You can accomplish this through 3 key steps, which we explain through this process:
-
- Identify where your data is stored
- Find where it is stored in blob storage
- Upload your new data
Step 1: Identify where your data is stored
First, you will need to identify where your dataset is stored in your Azure Resource Group. To begin, go to your labeling project and click “Details”, then click “Datasets” and click the name of the dataset you are using.
Here is where you will see which datastore your dataset is saved to as well as the relative path to where it exists within the datastore.
Note: usually, Blob storage is the default datastore when the dataset is first created.
Step 2: Find where your data is stored in Blob storage
Next, you will need to go to your Azure Resource Group and select the relevant storage account then select containers to see your available data storage locations.
Next, select your Blob storage container (or relevant datastore if you are using something other than Blob storage).
From here, you can follow the relative path to the location of your dataset. From the example in our previous image, our relative path is UI/04-19-2021_081209_UTC.
Step 3: Upload your new data
Now that you are at your dataset’s location, you can click upload to begin adding new data to your labeling project. Once you have uploaded your additional images, you can return to your labeling project.
When you return to your labeling project, you may see that the total number is unchanged. You will need to make sure the project is refreshed to see the changes.
To do this, you can either:
-
- Disable and re-enable your project. When the project is re-enabled, it will identify any changes to the dataset and update the project accordingly.
- Wait 24 hours for your project to automatically refresh. This is a good option if you need to avoid turning your project off.
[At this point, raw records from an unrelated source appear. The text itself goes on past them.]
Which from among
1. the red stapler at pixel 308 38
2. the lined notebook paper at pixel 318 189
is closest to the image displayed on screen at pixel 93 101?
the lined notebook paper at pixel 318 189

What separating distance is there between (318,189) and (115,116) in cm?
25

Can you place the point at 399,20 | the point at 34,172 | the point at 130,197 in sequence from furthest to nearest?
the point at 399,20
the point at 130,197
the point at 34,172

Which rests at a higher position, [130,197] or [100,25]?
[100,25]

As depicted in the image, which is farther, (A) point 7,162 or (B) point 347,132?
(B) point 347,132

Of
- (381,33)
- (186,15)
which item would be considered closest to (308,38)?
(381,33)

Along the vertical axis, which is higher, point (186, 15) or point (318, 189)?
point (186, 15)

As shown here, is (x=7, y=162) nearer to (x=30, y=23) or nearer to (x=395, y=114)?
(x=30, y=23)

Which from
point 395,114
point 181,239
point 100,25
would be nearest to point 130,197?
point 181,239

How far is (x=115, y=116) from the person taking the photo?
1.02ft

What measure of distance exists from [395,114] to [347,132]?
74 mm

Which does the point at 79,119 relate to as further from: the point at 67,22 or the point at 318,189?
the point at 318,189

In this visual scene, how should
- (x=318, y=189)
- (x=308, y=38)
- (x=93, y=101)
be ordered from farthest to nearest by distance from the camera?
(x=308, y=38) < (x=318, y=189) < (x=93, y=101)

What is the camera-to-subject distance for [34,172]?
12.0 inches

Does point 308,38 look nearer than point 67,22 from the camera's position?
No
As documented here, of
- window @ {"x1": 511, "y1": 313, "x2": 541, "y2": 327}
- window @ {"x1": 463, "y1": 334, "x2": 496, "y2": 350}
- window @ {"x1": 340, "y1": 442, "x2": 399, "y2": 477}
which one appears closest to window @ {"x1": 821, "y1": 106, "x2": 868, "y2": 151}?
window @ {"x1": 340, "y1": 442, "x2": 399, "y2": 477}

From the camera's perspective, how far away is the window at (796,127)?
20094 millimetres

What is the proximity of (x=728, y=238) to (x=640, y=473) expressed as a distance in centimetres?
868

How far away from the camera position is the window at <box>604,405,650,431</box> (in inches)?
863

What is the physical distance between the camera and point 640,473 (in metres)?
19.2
The end result should show an increase in the amount of data in your labeling project while also not affecting any results of your previously labeled data.
Conclusion
Hopefully, this tutorial will help you save some time and effort on your next Azure labeling project. By following these three steps to add data to an existing dataset, rather than splitting it between two locations, you’ll maintain one view into your data labeling project, prevent duplicate images from being labeling, and be able to continuously add data to your project.